Mit zunehmender Anzahl von Elementen einer Bereitstellung in jedem Cluster und der wachsenden Anzahl von Clustern pro Organisation greifen herkömmliche imperative Managementansätze zu kurz. KI-gestützte Lösungen können Abhilfe schaffen.
Geheim-Smile
KubeCon-Geheimtipp:🤐 „K8sGPT“ für Kubernetes macht das Troubleshooting des Orchestrierers zum Kinderspiel.
Jeder vierte Anwender erwartet in den folgenden zwölf Monaten eine „Schrumpfkur“ der eigenen Kubernetes-Bereitstellung. Als Begründung nennen Unternehmen den Kostendruck (siehe: Abbildung). Nur jede zweite Anwenderorganisation stellt die Weichen auf Wachstum der eigenen Cluster.
Unternehmen planen eine ganze Reihe von Maßnahmen, um ihre Kubernetes-Ausgaben unter Kontrolle zu bekommen.
(Bild: Spectro Cloud)
Um die Ausgaben unter Kontrolle zu bekommen, ergreifen die Anwenderorganisationen eine ganze Reihe von Maßnahmen. Dazu zählen die Rückführung der Arbeitslasten aus der Public-Cloud ins Rechenzentrum, die Umstellung auf Bare-Metal, die Einführung von FinOps und KI-gestützte Optimierung des Betriebs.
Geheim-Smile
KubeCon-Geheimtipp:🤐 Ein Werkzeug mit der Bezeichnung Open Cost“ überwacht Kubernetes mit Blick auf die Cloud-Kosten [Anmerkung der Autoren: Wink mit dem Zaunpfahl: die Rückführung ins Rechenzentrum wäre eine passende Maßnahme].
*Das Fazit des Autorenduos
Das Autorenduo besteht aus Anna Kobylinska und Filipe Pereia Martins. Die beiden arbeiten für McKinley Denali, Inc., USA.
Ihr Fazit lautet: Im Kubernetes-Ökosystem bleibt nichts lange stehen.
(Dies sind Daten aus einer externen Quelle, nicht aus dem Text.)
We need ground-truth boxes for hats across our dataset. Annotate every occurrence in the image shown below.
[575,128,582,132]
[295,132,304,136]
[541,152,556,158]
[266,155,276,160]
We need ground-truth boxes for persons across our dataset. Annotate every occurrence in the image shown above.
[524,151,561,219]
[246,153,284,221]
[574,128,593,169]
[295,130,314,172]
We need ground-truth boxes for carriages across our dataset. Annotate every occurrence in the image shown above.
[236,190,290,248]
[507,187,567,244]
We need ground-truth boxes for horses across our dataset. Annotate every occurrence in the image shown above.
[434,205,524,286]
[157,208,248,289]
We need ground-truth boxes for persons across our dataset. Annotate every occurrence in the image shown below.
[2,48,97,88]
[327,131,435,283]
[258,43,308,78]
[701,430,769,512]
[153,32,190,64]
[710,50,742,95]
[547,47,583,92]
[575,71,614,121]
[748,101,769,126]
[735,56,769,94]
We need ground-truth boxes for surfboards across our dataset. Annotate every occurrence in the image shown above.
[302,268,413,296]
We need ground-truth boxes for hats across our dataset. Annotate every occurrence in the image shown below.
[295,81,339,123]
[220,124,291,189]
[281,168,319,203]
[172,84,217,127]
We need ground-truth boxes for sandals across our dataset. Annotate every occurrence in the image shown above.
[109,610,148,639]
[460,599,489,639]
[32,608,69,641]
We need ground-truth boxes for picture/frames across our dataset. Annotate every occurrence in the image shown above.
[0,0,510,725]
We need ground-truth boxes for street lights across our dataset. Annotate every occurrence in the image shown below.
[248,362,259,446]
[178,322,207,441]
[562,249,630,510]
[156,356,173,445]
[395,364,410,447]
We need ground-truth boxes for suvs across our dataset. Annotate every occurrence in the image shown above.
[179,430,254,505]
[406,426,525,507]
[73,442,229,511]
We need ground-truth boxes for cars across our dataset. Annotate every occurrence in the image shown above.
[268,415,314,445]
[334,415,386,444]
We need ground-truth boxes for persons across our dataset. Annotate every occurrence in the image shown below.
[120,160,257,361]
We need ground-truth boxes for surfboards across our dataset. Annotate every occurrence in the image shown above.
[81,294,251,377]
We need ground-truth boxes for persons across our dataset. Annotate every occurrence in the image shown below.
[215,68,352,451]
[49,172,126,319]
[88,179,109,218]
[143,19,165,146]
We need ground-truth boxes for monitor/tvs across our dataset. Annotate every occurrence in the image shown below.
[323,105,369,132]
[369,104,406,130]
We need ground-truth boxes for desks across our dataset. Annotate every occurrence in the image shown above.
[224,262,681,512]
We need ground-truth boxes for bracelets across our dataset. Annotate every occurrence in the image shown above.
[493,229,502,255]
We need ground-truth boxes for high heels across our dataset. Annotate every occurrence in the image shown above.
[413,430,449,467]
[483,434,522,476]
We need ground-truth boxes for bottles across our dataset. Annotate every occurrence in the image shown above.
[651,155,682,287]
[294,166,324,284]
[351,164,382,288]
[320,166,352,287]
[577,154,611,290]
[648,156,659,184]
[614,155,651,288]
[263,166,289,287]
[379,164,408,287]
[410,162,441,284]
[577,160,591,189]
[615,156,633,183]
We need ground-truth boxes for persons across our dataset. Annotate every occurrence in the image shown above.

Die hohe Innovationskraft der Gemeinde und die breite Akzeptanz des Orchestrierers haben eine stark fragmentierte und komplexe Landschaft hervorgebracht. Die VMware-Expats tun sich damit schwer – und doch wollen sie schleunigst weg von Broadcom und runter von alten VMs (siehe auch den Bericht: „Die Lizenz zum Schröpfen? VMware zu neuen Konditionen“).
Im Mittelpunkt aktueller Diskussionen erfahrenen Anwenderorganisationen stehen die Optimierung des Stack im Hinblick auf die Anforderungen von KI/ML-Arbeitslasten und die Gefahren einer Konsolidierung des Kubernetes-Ökosystems. Die zunehmende Komplexität einer Kubernetes-Bereitstellung, der fehlende Durchblick und nicht zuletzt der persistente Kostendruck verleiten viele Organisationen zu dramatischen Maßnahmen wie dem Einsatz von KI für FinOps und der Rückführung von Arbeitslasten aus der Cloud zu Bereitstellungen On-Premises. Das neuartige Anforderungsprofil von GenAI-Workloads fördert gleichzeitig das Wachstum von Kubernetes auf Bare-Metal im Rechenzentrum und an der Edge.
Alles scheint sich gleichzeitig zu ändern – und doch ist das erst noch die Ruhe vor dem Sturm.